Director Michael Kimmel and the discreet Ben Kato (who designed both set and lights) keep any signs of their handiwork to a minimum, preferring instead to let McWethy and the splendid cast tell the story. Thankfully, there was no distracting splendor in Kimmel’s practical environment — just a few necessary pieces of furniture. With the exception of at least two awkward scene transitions, the show clicked along without interference.
As actors playing actors, it’s difficult to imagine someone NOT having a good time in this show. Roger Lirtsman, Susan Maris, Heidi Niedermeyer, and Wil Petre all – of course – have an intimate knowledge of the world McWethy is addressing. No doubt, they have all met some pretty similar characters in their careers.

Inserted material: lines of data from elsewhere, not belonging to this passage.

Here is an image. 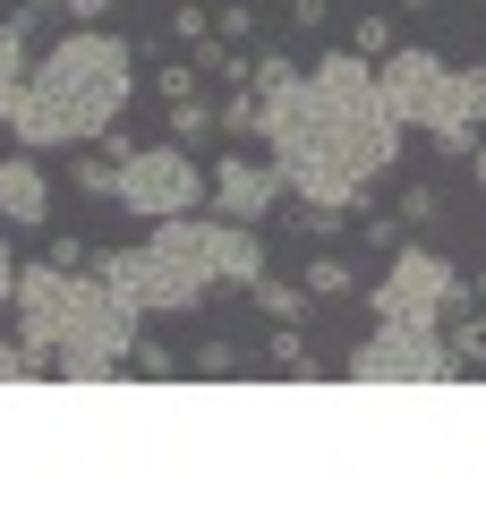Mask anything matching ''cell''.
I'll list each match as a JSON object with an SVG mask.
<instances>
[{
  "label": "cell",
  "mask_w": 486,
  "mask_h": 512,
  "mask_svg": "<svg viewBox=\"0 0 486 512\" xmlns=\"http://www.w3.org/2000/svg\"><path fill=\"white\" fill-rule=\"evenodd\" d=\"M256 137L307 214H359L401 154V120L384 111L367 52H324L316 69L256 52Z\"/></svg>",
  "instance_id": "6da1fadb"
},
{
  "label": "cell",
  "mask_w": 486,
  "mask_h": 512,
  "mask_svg": "<svg viewBox=\"0 0 486 512\" xmlns=\"http://www.w3.org/2000/svg\"><path fill=\"white\" fill-rule=\"evenodd\" d=\"M9 316H18V342L35 350L52 376H69V384H111V376H128L137 308H128L94 265L26 256V265H18V291H9Z\"/></svg>",
  "instance_id": "7a4b0ae2"
},
{
  "label": "cell",
  "mask_w": 486,
  "mask_h": 512,
  "mask_svg": "<svg viewBox=\"0 0 486 512\" xmlns=\"http://www.w3.org/2000/svg\"><path fill=\"white\" fill-rule=\"evenodd\" d=\"M94 274H103L137 316H180V308H197L205 291H222V282L265 274V239H256V222H231V214H214V222L171 214V222H154L145 248H103Z\"/></svg>",
  "instance_id": "3957f363"
},
{
  "label": "cell",
  "mask_w": 486,
  "mask_h": 512,
  "mask_svg": "<svg viewBox=\"0 0 486 512\" xmlns=\"http://www.w3.org/2000/svg\"><path fill=\"white\" fill-rule=\"evenodd\" d=\"M128 94H137V60H128V43L77 26V35H60L52 52L35 60L18 111H9V137L35 146V154L43 146H94V137L120 128Z\"/></svg>",
  "instance_id": "277c9868"
},
{
  "label": "cell",
  "mask_w": 486,
  "mask_h": 512,
  "mask_svg": "<svg viewBox=\"0 0 486 512\" xmlns=\"http://www.w3.org/2000/svg\"><path fill=\"white\" fill-rule=\"evenodd\" d=\"M376 94L401 128L435 137L444 154H478L486 128V69H452L444 52H418V43H393L376 60Z\"/></svg>",
  "instance_id": "5b68a950"
},
{
  "label": "cell",
  "mask_w": 486,
  "mask_h": 512,
  "mask_svg": "<svg viewBox=\"0 0 486 512\" xmlns=\"http://www.w3.org/2000/svg\"><path fill=\"white\" fill-rule=\"evenodd\" d=\"M350 384H452L461 359H452V333L444 325H401V316H376L359 350L342 359Z\"/></svg>",
  "instance_id": "8992f818"
},
{
  "label": "cell",
  "mask_w": 486,
  "mask_h": 512,
  "mask_svg": "<svg viewBox=\"0 0 486 512\" xmlns=\"http://www.w3.org/2000/svg\"><path fill=\"white\" fill-rule=\"evenodd\" d=\"M111 205H128L137 222H171V214H197L205 205V171L197 154L171 137V146H128L120 154V180H111Z\"/></svg>",
  "instance_id": "52a82bcc"
},
{
  "label": "cell",
  "mask_w": 486,
  "mask_h": 512,
  "mask_svg": "<svg viewBox=\"0 0 486 512\" xmlns=\"http://www.w3.org/2000/svg\"><path fill=\"white\" fill-rule=\"evenodd\" d=\"M367 308L401 316V325H444V316L461 308V274H452V256H435V248H393V265H384V282L367 291Z\"/></svg>",
  "instance_id": "ba28073f"
},
{
  "label": "cell",
  "mask_w": 486,
  "mask_h": 512,
  "mask_svg": "<svg viewBox=\"0 0 486 512\" xmlns=\"http://www.w3.org/2000/svg\"><path fill=\"white\" fill-rule=\"evenodd\" d=\"M282 163H256V154H214V214H231V222H265L273 205H282Z\"/></svg>",
  "instance_id": "9c48e42d"
},
{
  "label": "cell",
  "mask_w": 486,
  "mask_h": 512,
  "mask_svg": "<svg viewBox=\"0 0 486 512\" xmlns=\"http://www.w3.org/2000/svg\"><path fill=\"white\" fill-rule=\"evenodd\" d=\"M0 222H9V231H43V222H52V180H43L35 146L0 154Z\"/></svg>",
  "instance_id": "30bf717a"
},
{
  "label": "cell",
  "mask_w": 486,
  "mask_h": 512,
  "mask_svg": "<svg viewBox=\"0 0 486 512\" xmlns=\"http://www.w3.org/2000/svg\"><path fill=\"white\" fill-rule=\"evenodd\" d=\"M35 26H43V9H18V18H0V128H9V111H18L26 77H35Z\"/></svg>",
  "instance_id": "8fae6325"
},
{
  "label": "cell",
  "mask_w": 486,
  "mask_h": 512,
  "mask_svg": "<svg viewBox=\"0 0 486 512\" xmlns=\"http://www.w3.org/2000/svg\"><path fill=\"white\" fill-rule=\"evenodd\" d=\"M248 291H256V308H265L273 325H299V316H307V291H290V282H273V274H256Z\"/></svg>",
  "instance_id": "7c38bea8"
},
{
  "label": "cell",
  "mask_w": 486,
  "mask_h": 512,
  "mask_svg": "<svg viewBox=\"0 0 486 512\" xmlns=\"http://www.w3.org/2000/svg\"><path fill=\"white\" fill-rule=\"evenodd\" d=\"M350 291H359V282H350L342 256H316V265H307V299H350Z\"/></svg>",
  "instance_id": "4fadbf2b"
},
{
  "label": "cell",
  "mask_w": 486,
  "mask_h": 512,
  "mask_svg": "<svg viewBox=\"0 0 486 512\" xmlns=\"http://www.w3.org/2000/svg\"><path fill=\"white\" fill-rule=\"evenodd\" d=\"M205 128H214V103H205V94H180V103H171V137H180V146H197Z\"/></svg>",
  "instance_id": "5bb4252c"
},
{
  "label": "cell",
  "mask_w": 486,
  "mask_h": 512,
  "mask_svg": "<svg viewBox=\"0 0 486 512\" xmlns=\"http://www.w3.org/2000/svg\"><path fill=\"white\" fill-rule=\"evenodd\" d=\"M452 333V359H461V376L469 367H486V316H461V325H444Z\"/></svg>",
  "instance_id": "9a60e30c"
},
{
  "label": "cell",
  "mask_w": 486,
  "mask_h": 512,
  "mask_svg": "<svg viewBox=\"0 0 486 512\" xmlns=\"http://www.w3.org/2000/svg\"><path fill=\"white\" fill-rule=\"evenodd\" d=\"M26 376H43V359L18 342V333H0V384H26Z\"/></svg>",
  "instance_id": "2e32d148"
},
{
  "label": "cell",
  "mask_w": 486,
  "mask_h": 512,
  "mask_svg": "<svg viewBox=\"0 0 486 512\" xmlns=\"http://www.w3.org/2000/svg\"><path fill=\"white\" fill-rule=\"evenodd\" d=\"M111 180H120L111 154H77V197H111Z\"/></svg>",
  "instance_id": "e0dca14e"
},
{
  "label": "cell",
  "mask_w": 486,
  "mask_h": 512,
  "mask_svg": "<svg viewBox=\"0 0 486 512\" xmlns=\"http://www.w3.org/2000/svg\"><path fill=\"white\" fill-rule=\"evenodd\" d=\"M273 376H316V359H307V342L282 325V342H273Z\"/></svg>",
  "instance_id": "ac0fdd59"
},
{
  "label": "cell",
  "mask_w": 486,
  "mask_h": 512,
  "mask_svg": "<svg viewBox=\"0 0 486 512\" xmlns=\"http://www.w3.org/2000/svg\"><path fill=\"white\" fill-rule=\"evenodd\" d=\"M171 367H180V359H171L162 342H137V350H128V376H171Z\"/></svg>",
  "instance_id": "d6986e66"
},
{
  "label": "cell",
  "mask_w": 486,
  "mask_h": 512,
  "mask_svg": "<svg viewBox=\"0 0 486 512\" xmlns=\"http://www.w3.org/2000/svg\"><path fill=\"white\" fill-rule=\"evenodd\" d=\"M222 128H231V137H256V86H248V94H231V103H222Z\"/></svg>",
  "instance_id": "ffe728a7"
},
{
  "label": "cell",
  "mask_w": 486,
  "mask_h": 512,
  "mask_svg": "<svg viewBox=\"0 0 486 512\" xmlns=\"http://www.w3.org/2000/svg\"><path fill=\"white\" fill-rule=\"evenodd\" d=\"M197 376H239V342H205L197 350Z\"/></svg>",
  "instance_id": "44dd1931"
},
{
  "label": "cell",
  "mask_w": 486,
  "mask_h": 512,
  "mask_svg": "<svg viewBox=\"0 0 486 512\" xmlns=\"http://www.w3.org/2000/svg\"><path fill=\"white\" fill-rule=\"evenodd\" d=\"M359 52H367V60L393 52V18H359Z\"/></svg>",
  "instance_id": "7402d4cb"
},
{
  "label": "cell",
  "mask_w": 486,
  "mask_h": 512,
  "mask_svg": "<svg viewBox=\"0 0 486 512\" xmlns=\"http://www.w3.org/2000/svg\"><path fill=\"white\" fill-rule=\"evenodd\" d=\"M154 94H162V103H180V94H197V69H188V60H180V69H162V77H154Z\"/></svg>",
  "instance_id": "603a6c76"
},
{
  "label": "cell",
  "mask_w": 486,
  "mask_h": 512,
  "mask_svg": "<svg viewBox=\"0 0 486 512\" xmlns=\"http://www.w3.org/2000/svg\"><path fill=\"white\" fill-rule=\"evenodd\" d=\"M248 26H256V9H214V35L222 43H248Z\"/></svg>",
  "instance_id": "cb8c5ba5"
},
{
  "label": "cell",
  "mask_w": 486,
  "mask_h": 512,
  "mask_svg": "<svg viewBox=\"0 0 486 512\" xmlns=\"http://www.w3.org/2000/svg\"><path fill=\"white\" fill-rule=\"evenodd\" d=\"M180 43H188V52H197V43H214V18H205V9H180Z\"/></svg>",
  "instance_id": "d4e9b609"
},
{
  "label": "cell",
  "mask_w": 486,
  "mask_h": 512,
  "mask_svg": "<svg viewBox=\"0 0 486 512\" xmlns=\"http://www.w3.org/2000/svg\"><path fill=\"white\" fill-rule=\"evenodd\" d=\"M401 222H435V188H410L401 197Z\"/></svg>",
  "instance_id": "484cf974"
},
{
  "label": "cell",
  "mask_w": 486,
  "mask_h": 512,
  "mask_svg": "<svg viewBox=\"0 0 486 512\" xmlns=\"http://www.w3.org/2000/svg\"><path fill=\"white\" fill-rule=\"evenodd\" d=\"M9 291H18V256H9V239H0V308H9Z\"/></svg>",
  "instance_id": "4316f807"
},
{
  "label": "cell",
  "mask_w": 486,
  "mask_h": 512,
  "mask_svg": "<svg viewBox=\"0 0 486 512\" xmlns=\"http://www.w3.org/2000/svg\"><path fill=\"white\" fill-rule=\"evenodd\" d=\"M60 9H69V18H103L111 0H60Z\"/></svg>",
  "instance_id": "83f0119b"
},
{
  "label": "cell",
  "mask_w": 486,
  "mask_h": 512,
  "mask_svg": "<svg viewBox=\"0 0 486 512\" xmlns=\"http://www.w3.org/2000/svg\"><path fill=\"white\" fill-rule=\"evenodd\" d=\"M469 163H478V188H486V137H478V154H469Z\"/></svg>",
  "instance_id": "f1b7e54d"
},
{
  "label": "cell",
  "mask_w": 486,
  "mask_h": 512,
  "mask_svg": "<svg viewBox=\"0 0 486 512\" xmlns=\"http://www.w3.org/2000/svg\"><path fill=\"white\" fill-rule=\"evenodd\" d=\"M401 9H435V0H401Z\"/></svg>",
  "instance_id": "f546056e"
}]
</instances>
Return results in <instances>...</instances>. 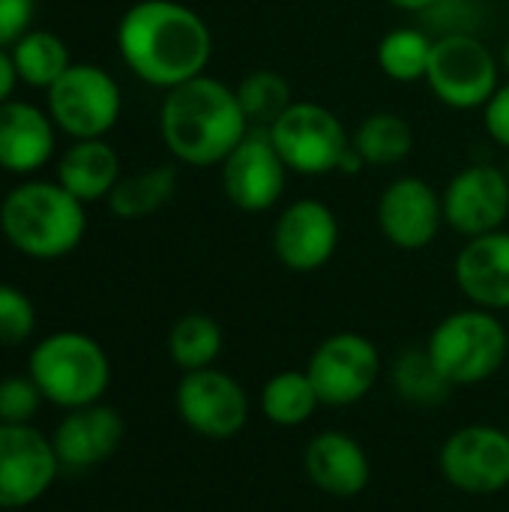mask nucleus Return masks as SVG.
<instances>
[{
	"label": "nucleus",
	"mask_w": 509,
	"mask_h": 512,
	"mask_svg": "<svg viewBox=\"0 0 509 512\" xmlns=\"http://www.w3.org/2000/svg\"><path fill=\"white\" fill-rule=\"evenodd\" d=\"M483 0H435L420 21L426 24L423 30L438 39V36H456V33H474L483 27Z\"/></svg>",
	"instance_id": "c756f323"
},
{
	"label": "nucleus",
	"mask_w": 509,
	"mask_h": 512,
	"mask_svg": "<svg viewBox=\"0 0 509 512\" xmlns=\"http://www.w3.org/2000/svg\"><path fill=\"white\" fill-rule=\"evenodd\" d=\"M123 63L153 87H177L204 75L213 36L207 21L177 0H138L117 24Z\"/></svg>",
	"instance_id": "f257e3e1"
},
{
	"label": "nucleus",
	"mask_w": 509,
	"mask_h": 512,
	"mask_svg": "<svg viewBox=\"0 0 509 512\" xmlns=\"http://www.w3.org/2000/svg\"><path fill=\"white\" fill-rule=\"evenodd\" d=\"M123 438V414L105 402L66 411L51 432V444L63 471H90L105 465L123 447Z\"/></svg>",
	"instance_id": "a211bd4d"
},
{
	"label": "nucleus",
	"mask_w": 509,
	"mask_h": 512,
	"mask_svg": "<svg viewBox=\"0 0 509 512\" xmlns=\"http://www.w3.org/2000/svg\"><path fill=\"white\" fill-rule=\"evenodd\" d=\"M498 57L474 33L438 36L432 45V60L426 84L438 102L456 111L483 108L498 84Z\"/></svg>",
	"instance_id": "9d476101"
},
{
	"label": "nucleus",
	"mask_w": 509,
	"mask_h": 512,
	"mask_svg": "<svg viewBox=\"0 0 509 512\" xmlns=\"http://www.w3.org/2000/svg\"><path fill=\"white\" fill-rule=\"evenodd\" d=\"M483 123H486L489 138L509 150V81L501 84L492 93V99L483 105Z\"/></svg>",
	"instance_id": "72a5a7b5"
},
{
	"label": "nucleus",
	"mask_w": 509,
	"mask_h": 512,
	"mask_svg": "<svg viewBox=\"0 0 509 512\" xmlns=\"http://www.w3.org/2000/svg\"><path fill=\"white\" fill-rule=\"evenodd\" d=\"M507 432H509V420H507Z\"/></svg>",
	"instance_id": "58836bf2"
},
{
	"label": "nucleus",
	"mask_w": 509,
	"mask_h": 512,
	"mask_svg": "<svg viewBox=\"0 0 509 512\" xmlns=\"http://www.w3.org/2000/svg\"><path fill=\"white\" fill-rule=\"evenodd\" d=\"M42 393L30 375H9L0 378V423L27 426L42 408Z\"/></svg>",
	"instance_id": "2f4dec72"
},
{
	"label": "nucleus",
	"mask_w": 509,
	"mask_h": 512,
	"mask_svg": "<svg viewBox=\"0 0 509 512\" xmlns=\"http://www.w3.org/2000/svg\"><path fill=\"white\" fill-rule=\"evenodd\" d=\"M288 171L303 177H324L333 171L354 174L363 159L351 147L342 120L318 102H291L288 111L267 129Z\"/></svg>",
	"instance_id": "423d86ee"
},
{
	"label": "nucleus",
	"mask_w": 509,
	"mask_h": 512,
	"mask_svg": "<svg viewBox=\"0 0 509 512\" xmlns=\"http://www.w3.org/2000/svg\"><path fill=\"white\" fill-rule=\"evenodd\" d=\"M225 348L222 324L207 312H189L174 321L168 333V357L180 372H198L216 366Z\"/></svg>",
	"instance_id": "a878e982"
},
{
	"label": "nucleus",
	"mask_w": 509,
	"mask_h": 512,
	"mask_svg": "<svg viewBox=\"0 0 509 512\" xmlns=\"http://www.w3.org/2000/svg\"><path fill=\"white\" fill-rule=\"evenodd\" d=\"M501 63H504V69H507V75H509V39H507V45H504V54H501Z\"/></svg>",
	"instance_id": "e433bc0d"
},
{
	"label": "nucleus",
	"mask_w": 509,
	"mask_h": 512,
	"mask_svg": "<svg viewBox=\"0 0 509 512\" xmlns=\"http://www.w3.org/2000/svg\"><path fill=\"white\" fill-rule=\"evenodd\" d=\"M120 180V156L105 138L75 141L57 162V183L78 201L108 198Z\"/></svg>",
	"instance_id": "412c9836"
},
{
	"label": "nucleus",
	"mask_w": 509,
	"mask_h": 512,
	"mask_svg": "<svg viewBox=\"0 0 509 512\" xmlns=\"http://www.w3.org/2000/svg\"><path fill=\"white\" fill-rule=\"evenodd\" d=\"M54 153V120L30 102L9 99L0 105V168L30 174Z\"/></svg>",
	"instance_id": "aec40b11"
},
{
	"label": "nucleus",
	"mask_w": 509,
	"mask_h": 512,
	"mask_svg": "<svg viewBox=\"0 0 509 512\" xmlns=\"http://www.w3.org/2000/svg\"><path fill=\"white\" fill-rule=\"evenodd\" d=\"M36 330V306L33 300L15 288V285H0V345L15 348L24 345Z\"/></svg>",
	"instance_id": "7c9ffc66"
},
{
	"label": "nucleus",
	"mask_w": 509,
	"mask_h": 512,
	"mask_svg": "<svg viewBox=\"0 0 509 512\" xmlns=\"http://www.w3.org/2000/svg\"><path fill=\"white\" fill-rule=\"evenodd\" d=\"M339 219L318 198L288 204L273 225V255L291 273H315L327 267L339 249Z\"/></svg>",
	"instance_id": "dca6fc26"
},
{
	"label": "nucleus",
	"mask_w": 509,
	"mask_h": 512,
	"mask_svg": "<svg viewBox=\"0 0 509 512\" xmlns=\"http://www.w3.org/2000/svg\"><path fill=\"white\" fill-rule=\"evenodd\" d=\"M444 225L465 240L501 231L509 219V177L492 162H474L456 171L441 192Z\"/></svg>",
	"instance_id": "4468645a"
},
{
	"label": "nucleus",
	"mask_w": 509,
	"mask_h": 512,
	"mask_svg": "<svg viewBox=\"0 0 509 512\" xmlns=\"http://www.w3.org/2000/svg\"><path fill=\"white\" fill-rule=\"evenodd\" d=\"M234 93L249 129H270L294 102L288 78L276 69H252L240 78Z\"/></svg>",
	"instance_id": "cd10ccee"
},
{
	"label": "nucleus",
	"mask_w": 509,
	"mask_h": 512,
	"mask_svg": "<svg viewBox=\"0 0 509 512\" xmlns=\"http://www.w3.org/2000/svg\"><path fill=\"white\" fill-rule=\"evenodd\" d=\"M27 375L48 405L75 411L105 399L111 387V360L93 336L60 330L39 339L30 351Z\"/></svg>",
	"instance_id": "20e7f679"
},
{
	"label": "nucleus",
	"mask_w": 509,
	"mask_h": 512,
	"mask_svg": "<svg viewBox=\"0 0 509 512\" xmlns=\"http://www.w3.org/2000/svg\"><path fill=\"white\" fill-rule=\"evenodd\" d=\"M174 408L183 426L198 438L231 441L249 426L252 396L231 372L210 366L183 372L174 390Z\"/></svg>",
	"instance_id": "1a4fd4ad"
},
{
	"label": "nucleus",
	"mask_w": 509,
	"mask_h": 512,
	"mask_svg": "<svg viewBox=\"0 0 509 512\" xmlns=\"http://www.w3.org/2000/svg\"><path fill=\"white\" fill-rule=\"evenodd\" d=\"M504 171H507V177H509V162H507V165H504Z\"/></svg>",
	"instance_id": "4c0bfd02"
},
{
	"label": "nucleus",
	"mask_w": 509,
	"mask_h": 512,
	"mask_svg": "<svg viewBox=\"0 0 509 512\" xmlns=\"http://www.w3.org/2000/svg\"><path fill=\"white\" fill-rule=\"evenodd\" d=\"M384 240L402 252H420L435 243L444 225V201L423 177H396L384 186L375 207Z\"/></svg>",
	"instance_id": "2eb2a0df"
},
{
	"label": "nucleus",
	"mask_w": 509,
	"mask_h": 512,
	"mask_svg": "<svg viewBox=\"0 0 509 512\" xmlns=\"http://www.w3.org/2000/svg\"><path fill=\"white\" fill-rule=\"evenodd\" d=\"M0 231L21 255L57 261L75 252L84 240V201H78L60 183H21L0 204Z\"/></svg>",
	"instance_id": "7ed1b4c3"
},
{
	"label": "nucleus",
	"mask_w": 509,
	"mask_h": 512,
	"mask_svg": "<svg viewBox=\"0 0 509 512\" xmlns=\"http://www.w3.org/2000/svg\"><path fill=\"white\" fill-rule=\"evenodd\" d=\"M15 81H18V69H15V60H12V51L0 45V105L12 99V90H15Z\"/></svg>",
	"instance_id": "f704fd0d"
},
{
	"label": "nucleus",
	"mask_w": 509,
	"mask_h": 512,
	"mask_svg": "<svg viewBox=\"0 0 509 512\" xmlns=\"http://www.w3.org/2000/svg\"><path fill=\"white\" fill-rule=\"evenodd\" d=\"M444 483L468 498H495L509 489V432L495 423L453 429L438 450Z\"/></svg>",
	"instance_id": "6e6552de"
},
{
	"label": "nucleus",
	"mask_w": 509,
	"mask_h": 512,
	"mask_svg": "<svg viewBox=\"0 0 509 512\" xmlns=\"http://www.w3.org/2000/svg\"><path fill=\"white\" fill-rule=\"evenodd\" d=\"M321 399L306 369H282L261 384L258 411L276 429H300L318 414Z\"/></svg>",
	"instance_id": "4be33fe9"
},
{
	"label": "nucleus",
	"mask_w": 509,
	"mask_h": 512,
	"mask_svg": "<svg viewBox=\"0 0 509 512\" xmlns=\"http://www.w3.org/2000/svg\"><path fill=\"white\" fill-rule=\"evenodd\" d=\"M177 192V168L153 165L141 174L120 177L108 195V207L117 219H147L162 210Z\"/></svg>",
	"instance_id": "393cba45"
},
{
	"label": "nucleus",
	"mask_w": 509,
	"mask_h": 512,
	"mask_svg": "<svg viewBox=\"0 0 509 512\" xmlns=\"http://www.w3.org/2000/svg\"><path fill=\"white\" fill-rule=\"evenodd\" d=\"M36 0H0V45L12 48L33 24Z\"/></svg>",
	"instance_id": "473e14b6"
},
{
	"label": "nucleus",
	"mask_w": 509,
	"mask_h": 512,
	"mask_svg": "<svg viewBox=\"0 0 509 512\" xmlns=\"http://www.w3.org/2000/svg\"><path fill=\"white\" fill-rule=\"evenodd\" d=\"M219 171L228 201L243 213H264L276 207L288 183V165L267 129H249L222 159Z\"/></svg>",
	"instance_id": "ddd939ff"
},
{
	"label": "nucleus",
	"mask_w": 509,
	"mask_h": 512,
	"mask_svg": "<svg viewBox=\"0 0 509 512\" xmlns=\"http://www.w3.org/2000/svg\"><path fill=\"white\" fill-rule=\"evenodd\" d=\"M60 471L51 435H42L33 423H0V510H27L39 504Z\"/></svg>",
	"instance_id": "f8f14e48"
},
{
	"label": "nucleus",
	"mask_w": 509,
	"mask_h": 512,
	"mask_svg": "<svg viewBox=\"0 0 509 512\" xmlns=\"http://www.w3.org/2000/svg\"><path fill=\"white\" fill-rule=\"evenodd\" d=\"M390 6L402 9V12H414V15H423L435 0H387Z\"/></svg>",
	"instance_id": "c9c22d12"
},
{
	"label": "nucleus",
	"mask_w": 509,
	"mask_h": 512,
	"mask_svg": "<svg viewBox=\"0 0 509 512\" xmlns=\"http://www.w3.org/2000/svg\"><path fill=\"white\" fill-rule=\"evenodd\" d=\"M306 480L327 498H360L372 483V459L366 447L342 429H324L309 438L303 450Z\"/></svg>",
	"instance_id": "f3484780"
},
{
	"label": "nucleus",
	"mask_w": 509,
	"mask_h": 512,
	"mask_svg": "<svg viewBox=\"0 0 509 512\" xmlns=\"http://www.w3.org/2000/svg\"><path fill=\"white\" fill-rule=\"evenodd\" d=\"M426 351L456 390L480 387L509 363V330L498 312L465 306L432 327Z\"/></svg>",
	"instance_id": "39448f33"
},
{
	"label": "nucleus",
	"mask_w": 509,
	"mask_h": 512,
	"mask_svg": "<svg viewBox=\"0 0 509 512\" xmlns=\"http://www.w3.org/2000/svg\"><path fill=\"white\" fill-rule=\"evenodd\" d=\"M390 387L399 396V402L411 408H441L453 396V384L444 378V372L423 348H402L390 363Z\"/></svg>",
	"instance_id": "5701e85b"
},
{
	"label": "nucleus",
	"mask_w": 509,
	"mask_h": 512,
	"mask_svg": "<svg viewBox=\"0 0 509 512\" xmlns=\"http://www.w3.org/2000/svg\"><path fill=\"white\" fill-rule=\"evenodd\" d=\"M120 87L102 66L72 63L48 87V114L75 141L102 138L120 117Z\"/></svg>",
	"instance_id": "9b49d317"
},
{
	"label": "nucleus",
	"mask_w": 509,
	"mask_h": 512,
	"mask_svg": "<svg viewBox=\"0 0 509 512\" xmlns=\"http://www.w3.org/2000/svg\"><path fill=\"white\" fill-rule=\"evenodd\" d=\"M351 147L363 159V165L393 168L411 156L414 129L396 111H375L351 132Z\"/></svg>",
	"instance_id": "b1692460"
},
{
	"label": "nucleus",
	"mask_w": 509,
	"mask_h": 512,
	"mask_svg": "<svg viewBox=\"0 0 509 512\" xmlns=\"http://www.w3.org/2000/svg\"><path fill=\"white\" fill-rule=\"evenodd\" d=\"M453 279L468 306L509 312V231L465 240L453 261Z\"/></svg>",
	"instance_id": "6ab92c4d"
},
{
	"label": "nucleus",
	"mask_w": 509,
	"mask_h": 512,
	"mask_svg": "<svg viewBox=\"0 0 509 512\" xmlns=\"http://www.w3.org/2000/svg\"><path fill=\"white\" fill-rule=\"evenodd\" d=\"M435 39L423 27H399L390 30L378 42V66L387 78L399 84L426 81Z\"/></svg>",
	"instance_id": "c85d7f7f"
},
{
	"label": "nucleus",
	"mask_w": 509,
	"mask_h": 512,
	"mask_svg": "<svg viewBox=\"0 0 509 512\" xmlns=\"http://www.w3.org/2000/svg\"><path fill=\"white\" fill-rule=\"evenodd\" d=\"M159 132L177 162L210 168L222 165V159L243 141L249 123L234 87L204 72L165 93Z\"/></svg>",
	"instance_id": "f03ea898"
},
{
	"label": "nucleus",
	"mask_w": 509,
	"mask_h": 512,
	"mask_svg": "<svg viewBox=\"0 0 509 512\" xmlns=\"http://www.w3.org/2000/svg\"><path fill=\"white\" fill-rule=\"evenodd\" d=\"M306 372L324 408H354L378 387L384 375V357L369 336L339 330L315 345Z\"/></svg>",
	"instance_id": "0eeeda50"
},
{
	"label": "nucleus",
	"mask_w": 509,
	"mask_h": 512,
	"mask_svg": "<svg viewBox=\"0 0 509 512\" xmlns=\"http://www.w3.org/2000/svg\"><path fill=\"white\" fill-rule=\"evenodd\" d=\"M12 60L18 69V78L30 87H51L69 66V48L66 42L51 30H27L12 48Z\"/></svg>",
	"instance_id": "bb28decb"
}]
</instances>
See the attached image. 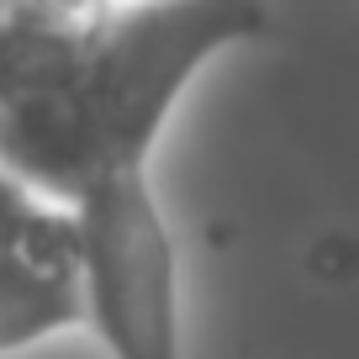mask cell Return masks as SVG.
<instances>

While they all nail the humor and subtlety of the piece, Petre’s clueless Johnny is particularly genuine. As manic producer Bill Lawrence, the tremendous Tom Escovar is probably the star of the show and is always appropriately loud, sleazy and sexist. Josh LaCasse almost proves himself worthy of sympathy as Doug, but in the end he delightfully proves to be just another loathsome Hollywood hack. In fact, only Carrie McCrossen’s character deserves any actual compassion here, as the vigilant casting assistant and punching bag.
So, after years of hard research on the acting circuit, McWethy’s thesis-like Actors are F*@#ing Stupid arrives at an honest, obvious and entertaining conclusion. Yes, actors are probably pretty stupid. They work so hard for years just to get a job for one day, selling sneakers or pretending to be a murder victim. But don’t blame them! Producers are stupid, too - they throw billions of dollars at dumb projects that will only make them millions back. Don’t forget about the stupid directors and writers! If they're not on strike to demand more money, they’re egotistically revising history or toying with our emotions. And you know what? We pay top dollar for all of it. That’s the point. Sure, they look dumb, but we’re giving them our money.